By Jordan Ottesen
Those familiar with Aubree Liz’s music might be a bit surprised with this EP. It’s not that it veers away from her sound. In fact, these are all tunes she’s been playing for a while around town. Rather, it’s a much bigger and fleshed out sound than what you usually hear when she posts a phone video of a new tune recorded in her living room.
Under the name Roadie, Aubree Liz is proudly announcing to the world that she’s more than just a girl with a guitar: she’s full of intentional and soulful sound, and more than capable of creating a full production.

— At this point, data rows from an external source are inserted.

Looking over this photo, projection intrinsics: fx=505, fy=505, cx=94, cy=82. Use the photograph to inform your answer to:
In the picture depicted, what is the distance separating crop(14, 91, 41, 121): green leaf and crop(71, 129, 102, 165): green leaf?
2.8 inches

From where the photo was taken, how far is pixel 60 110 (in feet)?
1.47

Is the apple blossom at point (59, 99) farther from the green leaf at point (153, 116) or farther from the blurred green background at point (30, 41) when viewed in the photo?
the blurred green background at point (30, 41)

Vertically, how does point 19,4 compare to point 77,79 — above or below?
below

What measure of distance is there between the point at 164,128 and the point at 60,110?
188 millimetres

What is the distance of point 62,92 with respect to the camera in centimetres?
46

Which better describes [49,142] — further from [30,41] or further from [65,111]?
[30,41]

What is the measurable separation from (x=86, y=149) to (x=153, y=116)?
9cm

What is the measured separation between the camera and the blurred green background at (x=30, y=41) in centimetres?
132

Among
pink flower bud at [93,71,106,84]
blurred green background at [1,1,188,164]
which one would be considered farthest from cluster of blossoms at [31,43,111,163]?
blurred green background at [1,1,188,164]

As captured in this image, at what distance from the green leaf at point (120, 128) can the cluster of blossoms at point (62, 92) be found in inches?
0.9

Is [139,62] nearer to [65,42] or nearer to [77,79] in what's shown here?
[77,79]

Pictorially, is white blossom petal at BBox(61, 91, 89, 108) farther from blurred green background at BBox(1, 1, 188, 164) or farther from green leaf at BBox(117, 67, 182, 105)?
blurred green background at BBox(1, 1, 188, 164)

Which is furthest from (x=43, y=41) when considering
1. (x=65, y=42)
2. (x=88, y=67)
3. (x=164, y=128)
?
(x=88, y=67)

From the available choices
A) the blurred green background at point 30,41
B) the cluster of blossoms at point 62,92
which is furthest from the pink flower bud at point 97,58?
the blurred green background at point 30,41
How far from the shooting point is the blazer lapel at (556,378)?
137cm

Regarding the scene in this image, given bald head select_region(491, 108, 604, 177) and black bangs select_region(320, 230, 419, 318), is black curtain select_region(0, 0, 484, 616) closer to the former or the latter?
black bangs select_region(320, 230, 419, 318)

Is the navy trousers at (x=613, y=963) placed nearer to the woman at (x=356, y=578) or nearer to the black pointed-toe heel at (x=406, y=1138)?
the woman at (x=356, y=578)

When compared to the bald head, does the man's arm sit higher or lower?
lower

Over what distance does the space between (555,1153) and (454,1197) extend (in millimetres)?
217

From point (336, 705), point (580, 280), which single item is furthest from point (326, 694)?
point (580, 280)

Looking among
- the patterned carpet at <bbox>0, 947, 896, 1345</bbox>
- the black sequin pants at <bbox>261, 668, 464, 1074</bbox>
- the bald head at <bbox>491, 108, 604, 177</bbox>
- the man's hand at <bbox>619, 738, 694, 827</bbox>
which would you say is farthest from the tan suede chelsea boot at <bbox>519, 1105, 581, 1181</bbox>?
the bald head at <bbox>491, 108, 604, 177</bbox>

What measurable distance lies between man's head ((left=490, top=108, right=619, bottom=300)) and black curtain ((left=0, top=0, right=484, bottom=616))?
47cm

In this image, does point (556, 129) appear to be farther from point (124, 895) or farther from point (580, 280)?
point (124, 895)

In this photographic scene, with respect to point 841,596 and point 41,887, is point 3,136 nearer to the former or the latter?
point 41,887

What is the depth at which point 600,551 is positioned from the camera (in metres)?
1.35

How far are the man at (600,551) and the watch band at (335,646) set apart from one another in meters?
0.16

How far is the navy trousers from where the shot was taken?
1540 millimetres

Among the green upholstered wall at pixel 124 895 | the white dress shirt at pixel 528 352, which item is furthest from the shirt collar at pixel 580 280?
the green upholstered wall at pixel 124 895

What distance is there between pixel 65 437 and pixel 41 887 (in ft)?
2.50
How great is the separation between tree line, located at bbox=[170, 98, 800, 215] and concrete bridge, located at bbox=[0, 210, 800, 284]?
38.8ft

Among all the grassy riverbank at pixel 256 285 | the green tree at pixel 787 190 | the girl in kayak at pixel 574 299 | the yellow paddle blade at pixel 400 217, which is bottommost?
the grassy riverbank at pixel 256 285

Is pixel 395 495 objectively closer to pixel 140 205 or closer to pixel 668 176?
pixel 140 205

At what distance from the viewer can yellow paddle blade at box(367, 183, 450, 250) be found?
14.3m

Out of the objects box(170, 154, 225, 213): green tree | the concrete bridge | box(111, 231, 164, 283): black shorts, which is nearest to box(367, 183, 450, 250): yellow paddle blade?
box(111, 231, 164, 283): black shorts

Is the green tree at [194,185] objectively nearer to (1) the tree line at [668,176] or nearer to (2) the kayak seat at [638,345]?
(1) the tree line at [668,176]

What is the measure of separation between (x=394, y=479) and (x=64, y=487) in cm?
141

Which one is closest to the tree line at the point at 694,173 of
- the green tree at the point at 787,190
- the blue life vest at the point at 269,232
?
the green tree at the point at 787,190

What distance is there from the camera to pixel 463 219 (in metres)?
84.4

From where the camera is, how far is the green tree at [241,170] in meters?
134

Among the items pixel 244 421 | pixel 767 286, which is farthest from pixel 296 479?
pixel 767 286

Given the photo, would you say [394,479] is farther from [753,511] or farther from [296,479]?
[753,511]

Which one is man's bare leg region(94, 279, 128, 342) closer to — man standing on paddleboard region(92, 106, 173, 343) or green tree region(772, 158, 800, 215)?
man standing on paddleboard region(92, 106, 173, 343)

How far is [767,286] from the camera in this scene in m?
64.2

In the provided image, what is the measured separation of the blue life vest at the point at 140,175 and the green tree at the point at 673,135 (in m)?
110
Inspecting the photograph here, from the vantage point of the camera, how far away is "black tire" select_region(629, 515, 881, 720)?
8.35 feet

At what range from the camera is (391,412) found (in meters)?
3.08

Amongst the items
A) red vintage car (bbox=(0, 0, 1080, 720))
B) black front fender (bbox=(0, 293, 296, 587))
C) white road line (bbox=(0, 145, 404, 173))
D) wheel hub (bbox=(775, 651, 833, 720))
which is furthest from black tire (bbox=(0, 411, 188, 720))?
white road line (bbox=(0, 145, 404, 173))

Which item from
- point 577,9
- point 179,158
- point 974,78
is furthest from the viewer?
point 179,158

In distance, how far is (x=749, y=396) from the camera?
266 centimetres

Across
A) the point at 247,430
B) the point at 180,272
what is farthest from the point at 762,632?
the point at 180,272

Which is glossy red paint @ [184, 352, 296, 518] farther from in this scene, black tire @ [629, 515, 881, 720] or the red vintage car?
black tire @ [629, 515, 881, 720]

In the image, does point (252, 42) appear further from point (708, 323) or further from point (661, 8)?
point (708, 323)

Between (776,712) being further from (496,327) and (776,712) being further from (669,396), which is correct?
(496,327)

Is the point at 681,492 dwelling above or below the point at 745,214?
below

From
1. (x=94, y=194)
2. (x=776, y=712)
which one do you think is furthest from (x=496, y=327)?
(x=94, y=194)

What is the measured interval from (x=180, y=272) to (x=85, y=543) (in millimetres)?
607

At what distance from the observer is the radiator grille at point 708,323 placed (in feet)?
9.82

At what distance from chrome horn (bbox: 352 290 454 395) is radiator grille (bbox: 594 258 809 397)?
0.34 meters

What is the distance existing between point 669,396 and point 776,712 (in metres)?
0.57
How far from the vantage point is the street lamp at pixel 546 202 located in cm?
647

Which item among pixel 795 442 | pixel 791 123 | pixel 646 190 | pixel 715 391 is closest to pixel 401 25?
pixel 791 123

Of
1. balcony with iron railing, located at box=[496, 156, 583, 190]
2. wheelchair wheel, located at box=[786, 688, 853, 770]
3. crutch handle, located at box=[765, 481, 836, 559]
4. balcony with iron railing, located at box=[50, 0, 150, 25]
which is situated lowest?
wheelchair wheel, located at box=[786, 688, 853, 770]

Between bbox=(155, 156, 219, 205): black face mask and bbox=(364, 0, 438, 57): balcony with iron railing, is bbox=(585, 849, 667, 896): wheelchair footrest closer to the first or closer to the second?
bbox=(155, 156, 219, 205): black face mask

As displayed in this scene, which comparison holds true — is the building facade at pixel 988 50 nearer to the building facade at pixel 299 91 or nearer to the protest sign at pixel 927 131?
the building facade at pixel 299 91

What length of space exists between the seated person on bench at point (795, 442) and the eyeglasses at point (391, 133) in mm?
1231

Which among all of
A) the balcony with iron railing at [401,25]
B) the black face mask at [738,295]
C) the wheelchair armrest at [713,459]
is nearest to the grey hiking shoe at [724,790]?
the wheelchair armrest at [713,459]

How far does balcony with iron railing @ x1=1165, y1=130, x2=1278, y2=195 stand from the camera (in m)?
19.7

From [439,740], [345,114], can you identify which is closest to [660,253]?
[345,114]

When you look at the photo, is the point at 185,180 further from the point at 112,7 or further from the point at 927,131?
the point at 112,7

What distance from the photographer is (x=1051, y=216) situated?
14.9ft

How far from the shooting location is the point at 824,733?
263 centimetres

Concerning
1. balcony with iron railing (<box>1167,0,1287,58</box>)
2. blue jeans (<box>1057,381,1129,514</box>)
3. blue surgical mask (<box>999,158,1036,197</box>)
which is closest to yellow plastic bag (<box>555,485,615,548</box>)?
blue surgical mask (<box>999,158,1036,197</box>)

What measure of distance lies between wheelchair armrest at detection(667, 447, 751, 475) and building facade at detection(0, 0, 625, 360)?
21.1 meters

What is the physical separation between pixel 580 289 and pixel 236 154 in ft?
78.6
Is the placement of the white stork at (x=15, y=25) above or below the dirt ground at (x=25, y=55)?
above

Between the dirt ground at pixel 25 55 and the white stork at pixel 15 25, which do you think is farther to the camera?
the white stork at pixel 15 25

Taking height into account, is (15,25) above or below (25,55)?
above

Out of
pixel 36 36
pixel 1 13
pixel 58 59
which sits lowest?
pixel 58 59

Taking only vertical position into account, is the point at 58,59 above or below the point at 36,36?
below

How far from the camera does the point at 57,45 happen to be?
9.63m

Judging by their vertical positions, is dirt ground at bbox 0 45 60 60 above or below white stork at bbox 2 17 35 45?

She’s added a full rhythm section, calculated electric guitars, choirs, instrumental solos, and even a gnarly instrumental breakdown in “If You Knew” to create a new take on folk rock as a whole.
“All the World” is an excellent example of how much effort was put into this album from a production standpoint. Almost as if to paint a picture of her journey from a solo act to a full band, it begins the way Aubree’s music has – just her and a guitar. It progresses slowly into a larger sound with the bass sneaking in, then some smooth vocal harmonies accompanied by an electric guitar, then drums, then eventually evolving into a full choir. In the end, the song brings it all full circle with just her and her guitar again, seemingly reminding the listener, “this is where it all started.”
The use of a choir throughout the album is tastefully done. She brings them in frequently enough for it to feel commonplace, but doesn’t give you so much that it grows invasive. It leaves the listener wanting more, and the only way to really get more is to just listen to the songs again. And again. And maybe a few more times for good measure.
“If You Knew” might be the boldest song on this album, involving every bit of her production toolkit. With the full choir, powerful and rolling drum track, and a super groovy instrumental deconstruction of everything sweet, it’s all beautifully woven into a musical tapestry of epic proportions. This song tells the world Aubree Liz is just as ready to rock as she is to sing sweet love ballads.
Throughout the whole EP is Aubree’s smooth but soulful mezzo-soprano voice tying everything together. It may be fair to say that her voice is the strongest part of Roadie, but with the full band backing her up, there really are no weak points either. Norah Jones meets folk rock, Roadie’s new EP is a refreshing blend of vocally driven melodies and organic instrumentation. This album feels timeless and deserves raving reviews from anyone who’s into contemporary folk.